Segment Start: Supplied material

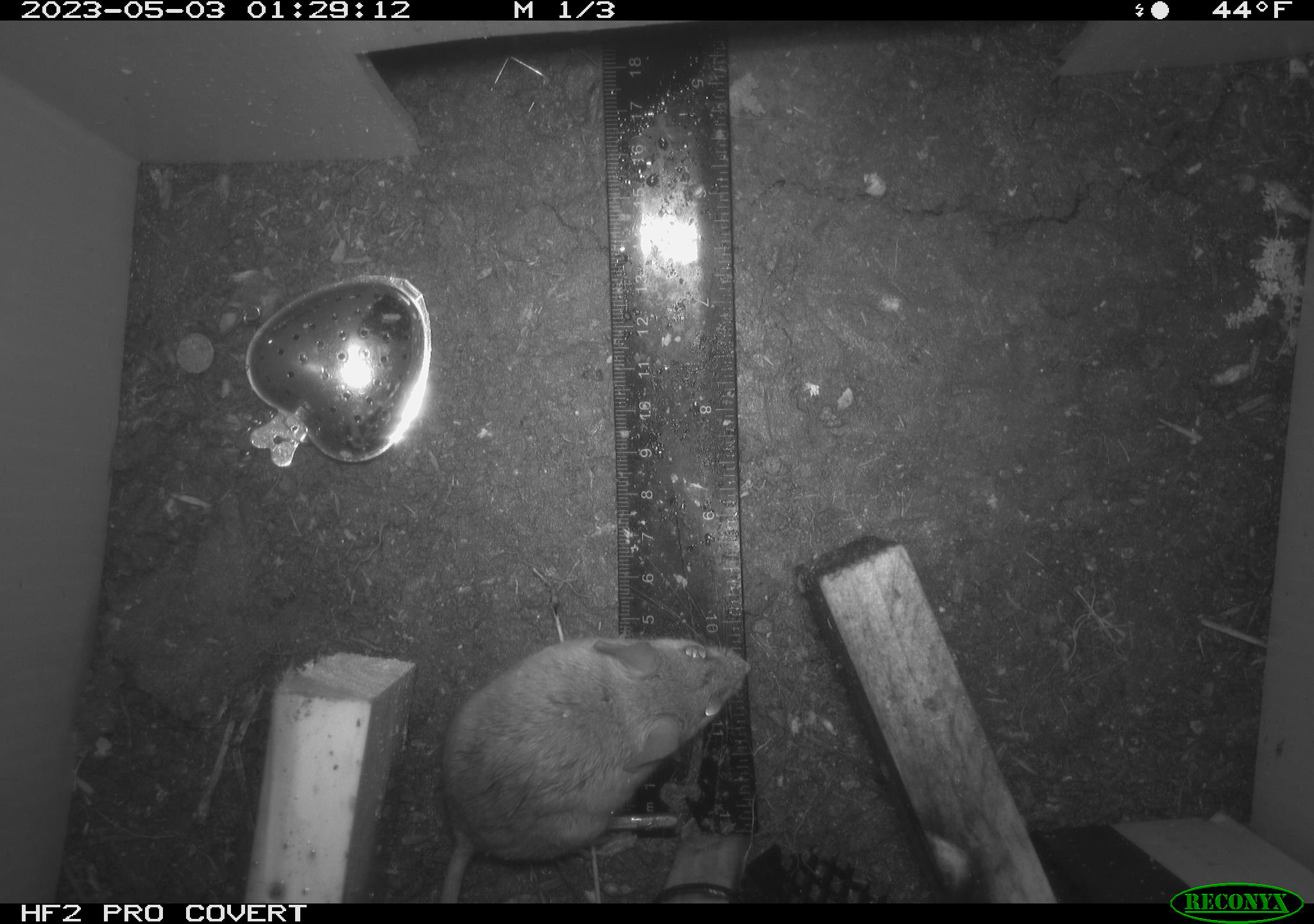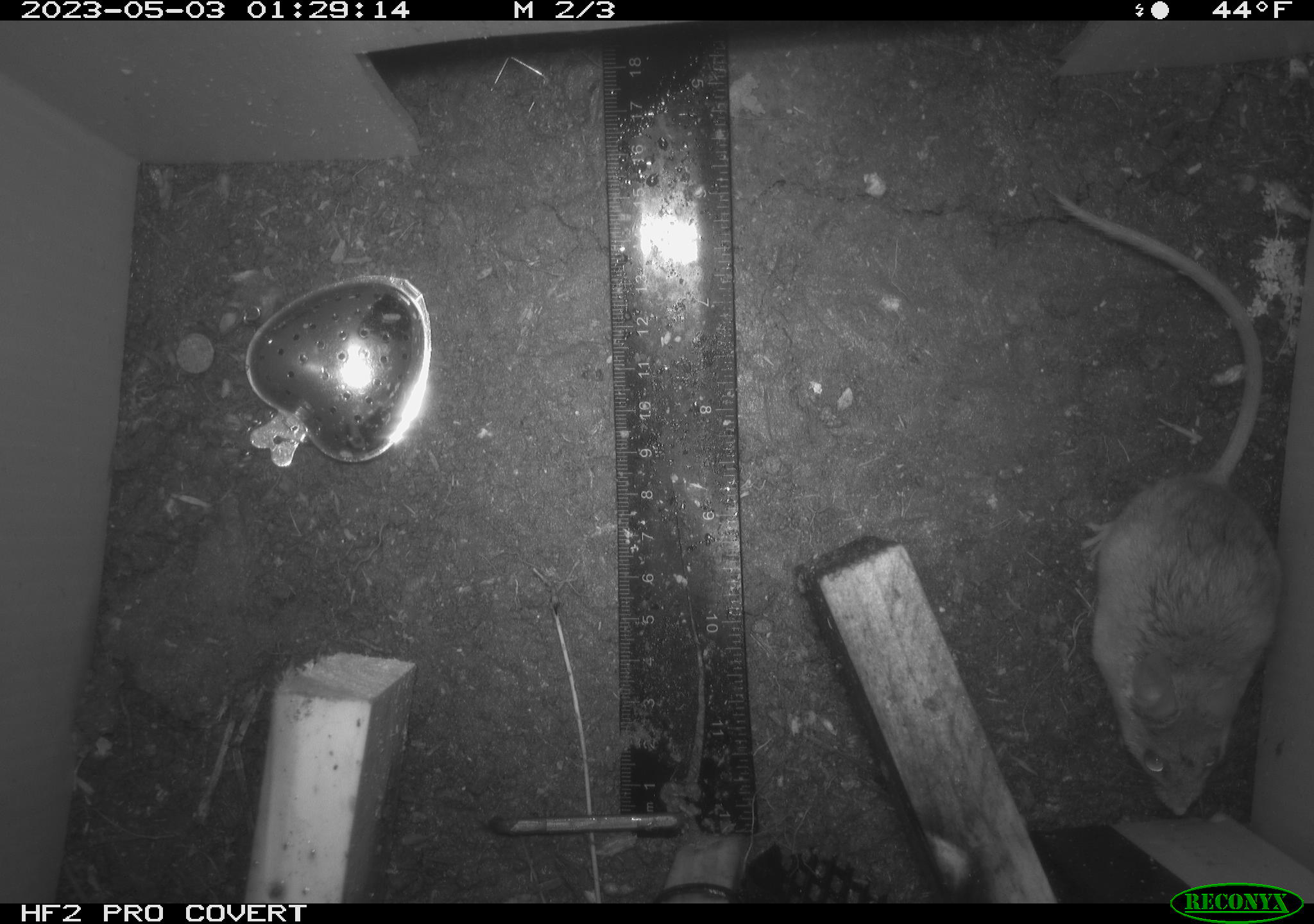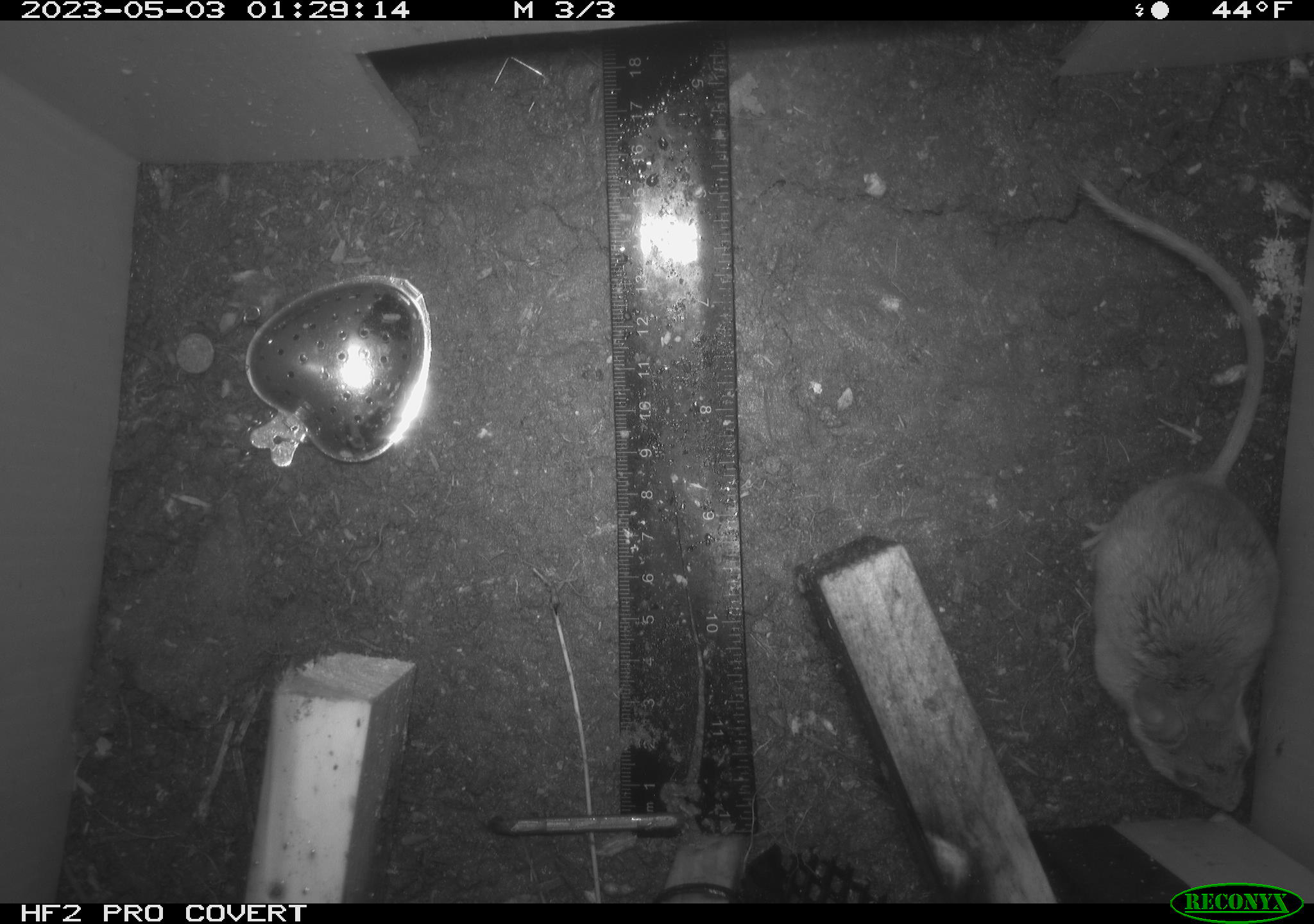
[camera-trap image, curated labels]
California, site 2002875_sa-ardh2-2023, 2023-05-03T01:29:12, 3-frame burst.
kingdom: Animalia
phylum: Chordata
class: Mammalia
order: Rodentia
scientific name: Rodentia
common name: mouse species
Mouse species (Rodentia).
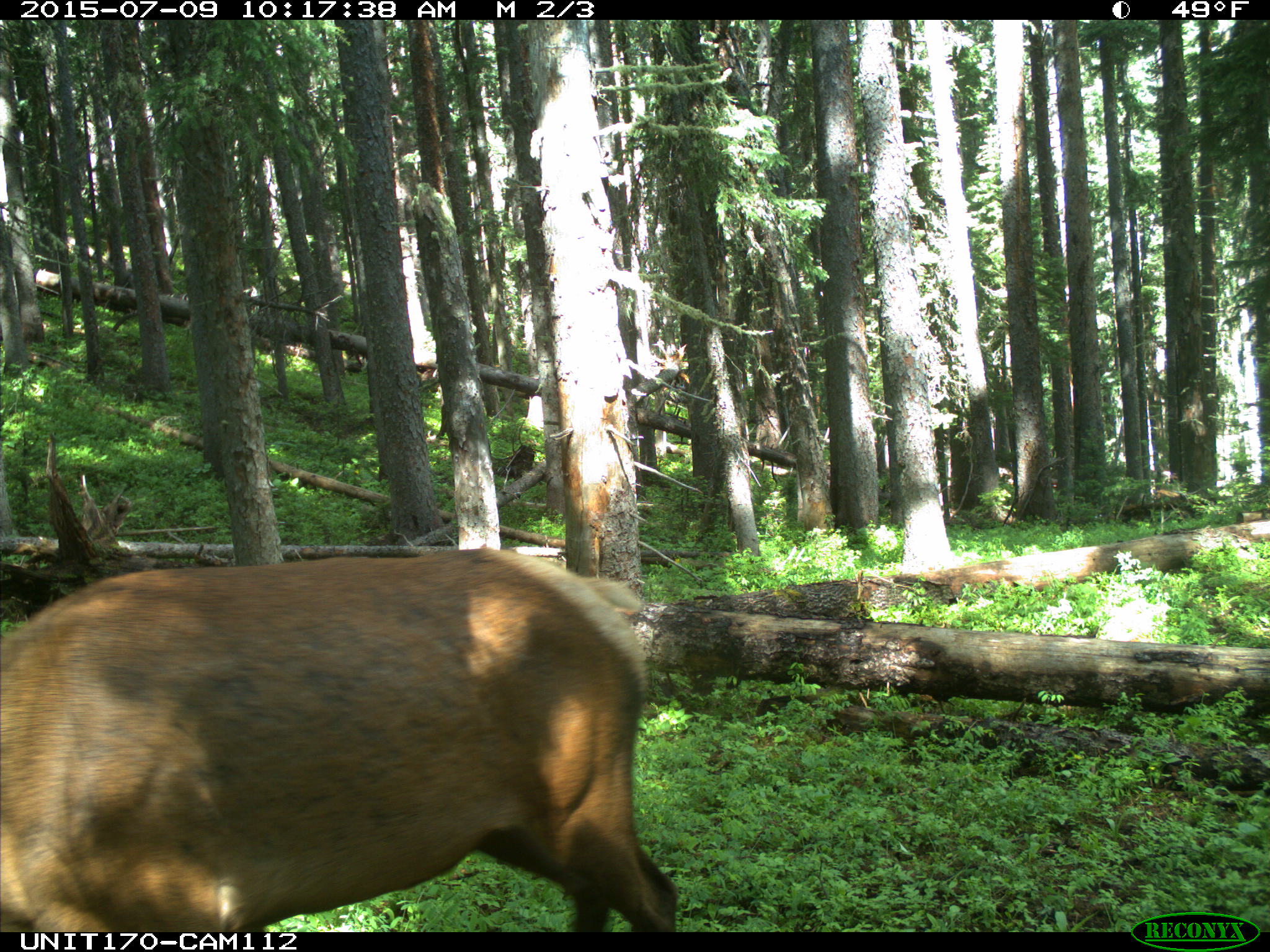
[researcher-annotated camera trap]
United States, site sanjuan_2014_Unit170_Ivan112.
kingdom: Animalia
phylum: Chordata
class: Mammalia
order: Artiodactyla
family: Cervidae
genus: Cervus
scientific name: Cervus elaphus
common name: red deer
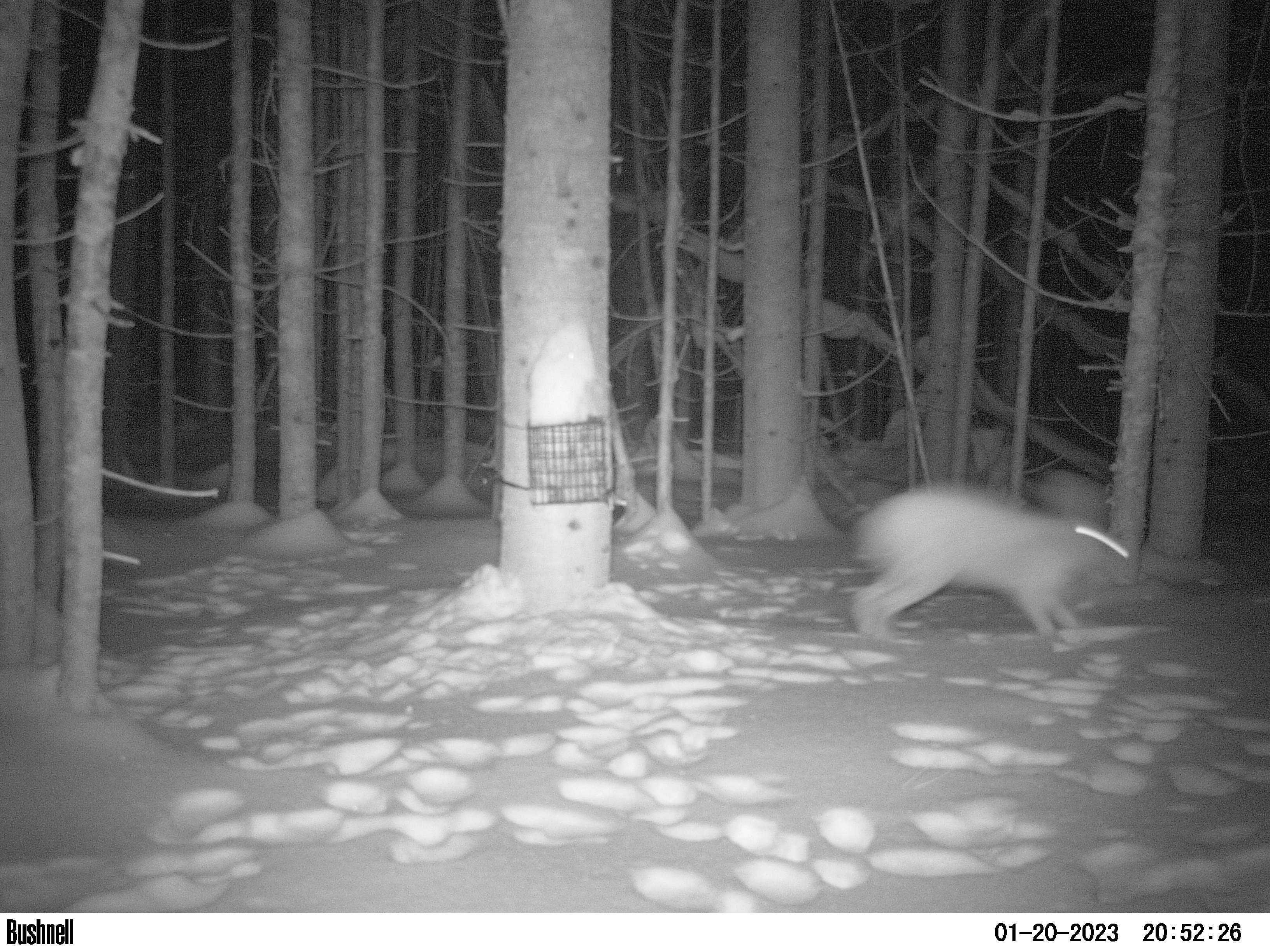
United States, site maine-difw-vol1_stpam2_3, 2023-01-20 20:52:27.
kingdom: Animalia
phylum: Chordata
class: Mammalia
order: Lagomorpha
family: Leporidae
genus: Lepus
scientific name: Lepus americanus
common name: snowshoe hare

Segment End: Supplied material

● **Task instructions**: Line by line, write out the material exactly, leaving the images out.

● **Exercise response**:
[camera-trap image, curated labels]
California, site 2002875_sa-ardh2-2023, 2023-05-03T01:29:12, 3-frame burst.
kingdom: Animalia
phylum: Chordata
class: Mammalia
order: Rodentia
scientific name: Rodentia
common name: mouse species
Mouse species (Rodentia).
[researcher-annotated camera trap]
United States, site sanjuan_2014_Unit170_Ivan112.
kingdom: Animalia
phylum: Chordata
class: Mammalia
order: Artiodactyla
family: Cervidae
genus: Cervus
scientific name: Cervus elaphus
common name: red deer
United States, site maine-difw-vol1_stpam2_3, 2023-01-20 20:52:27.
kingdom: Animalia
phylum: Chordata
class: Mammalia
order: Lagomorpha
family: Leporidae
genus: Lepus
scientific name: Lepus americanus
common name: snowshoe hare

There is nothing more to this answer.